Goal of the exercise:
Your task is to quote the material that follows, in full and exactly.

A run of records
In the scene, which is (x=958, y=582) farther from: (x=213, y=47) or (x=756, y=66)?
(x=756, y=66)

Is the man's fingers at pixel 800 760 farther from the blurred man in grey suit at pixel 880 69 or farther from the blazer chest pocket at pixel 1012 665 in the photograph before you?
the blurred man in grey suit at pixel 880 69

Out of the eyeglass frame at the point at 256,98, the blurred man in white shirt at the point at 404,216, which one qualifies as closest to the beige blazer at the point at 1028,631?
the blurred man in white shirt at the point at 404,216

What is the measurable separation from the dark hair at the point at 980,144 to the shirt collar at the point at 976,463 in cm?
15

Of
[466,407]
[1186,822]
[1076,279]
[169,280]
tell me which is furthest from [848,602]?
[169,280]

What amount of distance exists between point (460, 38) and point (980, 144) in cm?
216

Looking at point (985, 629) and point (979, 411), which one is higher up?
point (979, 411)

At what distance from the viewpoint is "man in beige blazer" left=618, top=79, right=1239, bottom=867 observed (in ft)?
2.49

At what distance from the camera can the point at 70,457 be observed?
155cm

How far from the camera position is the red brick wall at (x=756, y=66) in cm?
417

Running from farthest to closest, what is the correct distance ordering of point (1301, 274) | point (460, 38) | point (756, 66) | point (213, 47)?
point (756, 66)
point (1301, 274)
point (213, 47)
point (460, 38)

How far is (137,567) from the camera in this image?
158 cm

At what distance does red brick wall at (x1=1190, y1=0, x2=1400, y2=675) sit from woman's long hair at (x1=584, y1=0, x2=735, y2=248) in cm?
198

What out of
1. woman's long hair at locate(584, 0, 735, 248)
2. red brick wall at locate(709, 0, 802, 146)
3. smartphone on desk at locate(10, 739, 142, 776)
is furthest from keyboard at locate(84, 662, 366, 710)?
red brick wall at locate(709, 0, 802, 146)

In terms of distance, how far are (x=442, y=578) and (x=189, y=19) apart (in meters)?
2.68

Worked solution:
In the scene, which is (x=958, y=582) farther from: (x=213, y=47) or (x=756, y=66)?
(x=756, y=66)

Is the man's fingers at pixel 800 760 farther from the blurred man in grey suit at pixel 880 69 or farther from the blazer chest pocket at pixel 1012 665 in the photograph before you?
the blurred man in grey suit at pixel 880 69

Out of the eyeglass frame at the point at 256,98, the blurred man in white shirt at the point at 404,216, which one qualifies as closest to the beige blazer at the point at 1028,631?
the blurred man in white shirt at the point at 404,216

What is the measurable separation from the dark hair at the point at 980,144 to the shirt collar at the point at 976,463 in cm?
15

Of
[466,407]
[1186,822]
[1076,279]
[169,280]
tell me which is furthest from [848,602]?
[169,280]

What amount of distance exists between point (460, 38) and point (980, 144) in cm?
216

Looking at point (985, 629) and point (979, 411), which one is higher up?
point (979, 411)

At what distance from the viewpoint is "man in beige blazer" left=618, top=79, right=1239, bottom=867 observed (in ft)?
2.49

At what distance from the camera can the point at 70,457 be observed?
155cm

How far from the camera position is the red brick wall at (x=756, y=66) in cm?
417

Running from farthest to closest, what is the correct distance ordering of point (1301, 274) | point (460, 38) | point (756, 66) | point (213, 47)?
point (756, 66)
point (1301, 274)
point (213, 47)
point (460, 38)

How far is (137,567) from the camera in this image?
158 cm

At what distance does red brick wall at (x1=1190, y1=0, x2=1400, y2=675) sit from woman's long hair at (x1=584, y1=0, x2=735, y2=248) in cm?
198

What out of
1. woman's long hair at locate(584, 0, 735, 248)
2. red brick wall at locate(709, 0, 802, 146)
3. smartphone on desk at locate(10, 739, 142, 776)
is furthest from keyboard at locate(84, 662, 366, 710)?
red brick wall at locate(709, 0, 802, 146)

In terms of distance, how far are (x=442, y=578) and (x=189, y=19) apart (in meters)?
2.68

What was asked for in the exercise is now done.